Canadians have a better life expectancy and a better infant mortality rate. They also don't have socialized medicine. Doctors have private practices.

Canadians receive better healthcare than Americans and you don't go broke for getting sick. This is one of the dumber things the right tries passing off as fact.
 
My late husband was the President and CEO of a Canadian subsidiary of his American company and he shared a story with me about a woman in his Toronto office who was diagnosed with Stage II
Breast cancer. She was given the option of an 8 month wait list for treatment in the Ontario Province or she could relocate to Calgary and get an apartment (out of pocket) to get surgery and follow up chemo within the month.
He said her parents were able to help out her husband because they had two school age kids but she was mostly by herself out in Alberta Province.
It was a province budgeting issue - Ontario had used up most of their surgical and chemo budget, it was later in the fiscal year and Alberta Province was able to take her since they still had some budget left.
Imagine you get sick and live in Iowa and the Government says we can help you if you can get yourself to Boise Idaho.

That story sounds pretty fishy and is contrary to the experiences of my Canadian employees. They don't have a budget for chemo. They do cover things differently province by province.
 
Of course not. Medicare doesn’t have to deny care, because their underpaying of care can be covered by private insurance.

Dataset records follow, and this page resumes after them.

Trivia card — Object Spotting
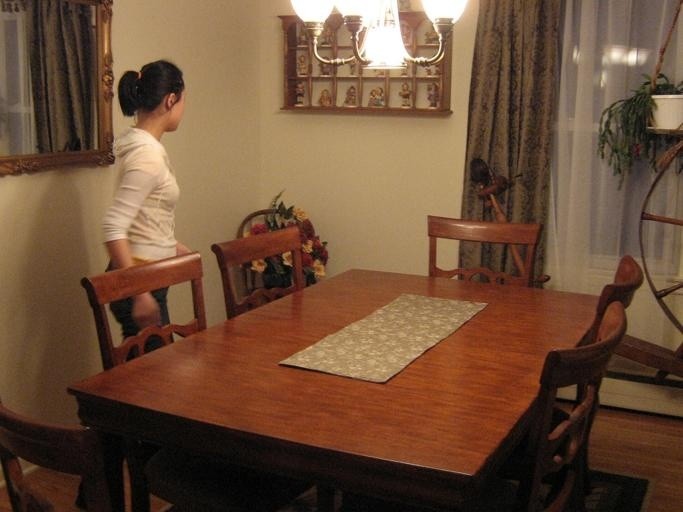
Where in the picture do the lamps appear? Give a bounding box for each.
[290,0,468,70]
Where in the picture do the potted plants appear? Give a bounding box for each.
[597,75,683,185]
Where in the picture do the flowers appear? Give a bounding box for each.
[241,187,328,281]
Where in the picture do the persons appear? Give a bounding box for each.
[100,58,192,364]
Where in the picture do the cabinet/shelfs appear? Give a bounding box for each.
[279,14,454,118]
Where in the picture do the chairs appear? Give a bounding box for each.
[472,299,627,511]
[584,253,644,344]
[428,215,543,287]
[269,463,460,511]
[1,406,175,512]
[211,226,304,319]
[81,252,316,510]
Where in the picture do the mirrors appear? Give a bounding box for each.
[0,1,115,176]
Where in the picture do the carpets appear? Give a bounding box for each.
[162,463,651,511]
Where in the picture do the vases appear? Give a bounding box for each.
[263,266,292,288]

But what about when there is no private insurance? No one else to pick up a good portion of the tab?

Canadians also have private insurance which covers anything the province doesn't. It's not socialized medicine.
 

That story sounds pretty fishy and is contrary to the experiences of my Canadian employees. They don't have a budget for chemo. They do cover things differently province by province.
Yeah I went out of my way to make it up.
FYI this was in 2001 IIRC.
 
By design.

Cronyism in America: How the AMA Cartelized the Medical Profession​


This is ridiculousness from an economics professor. This guy has no idea about the history of medicine in the 1860s to 1940s. He states the American Medical Association was set up for cronyism under the guise of bettering the public good. The quality of medical care during the period was terrible.

1. Louis Pasteur discovered germ theory in the 1860s.
2. X-rays were discovered in 1895.
3. Chiropractic Medicine developed in 1895
3. Penicillin in 1928

William Halsted- The "father" of surgery died in 1928. He directed Cushing to study neurosurgery. Hugh Hampton Young to study the urinary tract. His disciples became the "fathers" of their respective disciplines.

Read about the timing of these leaders in medicine.

He says that AMA doctors were trying to push out their competitors- homepathic medicine, herbal medicine, etc. Turns out those people are mostly charlatans.

Turns out any joe blow can't become a doctor and you can't just open any old medical school.
 
This is ridiculousness from an economics professor.

He is explaining why there is a shortage.

Turns out any joe blow can't become a doctor and you can't just open any old medical school.
Certainly not if the government supports a monopoly and thereby forbids it.

The percentage of doctors imported from abroad has skyrocketed from 9 percent in 1981 to 25 percent in 2024. U.S. medical schools have simply failed to keep up with the increased demand for medical services by not expanding the number of doctors they train. It was a policy choice to import significantly more foreign-educated doctors rather than train more in the United States. That policy choice was enforced by monopoly control over the accreditation of U.S. medical schools, which hindered new entrants and forced the U.S. health care system to look abroad for doctors. Given that aging baby boomers are increasing demand for medical care, removing the accreditation cartel blocking the expansion of domestically trained doctors is critical.



You can make the case for a monopoly if you want to, but a monopoly will be more expensive, and less responsive to consumer demand.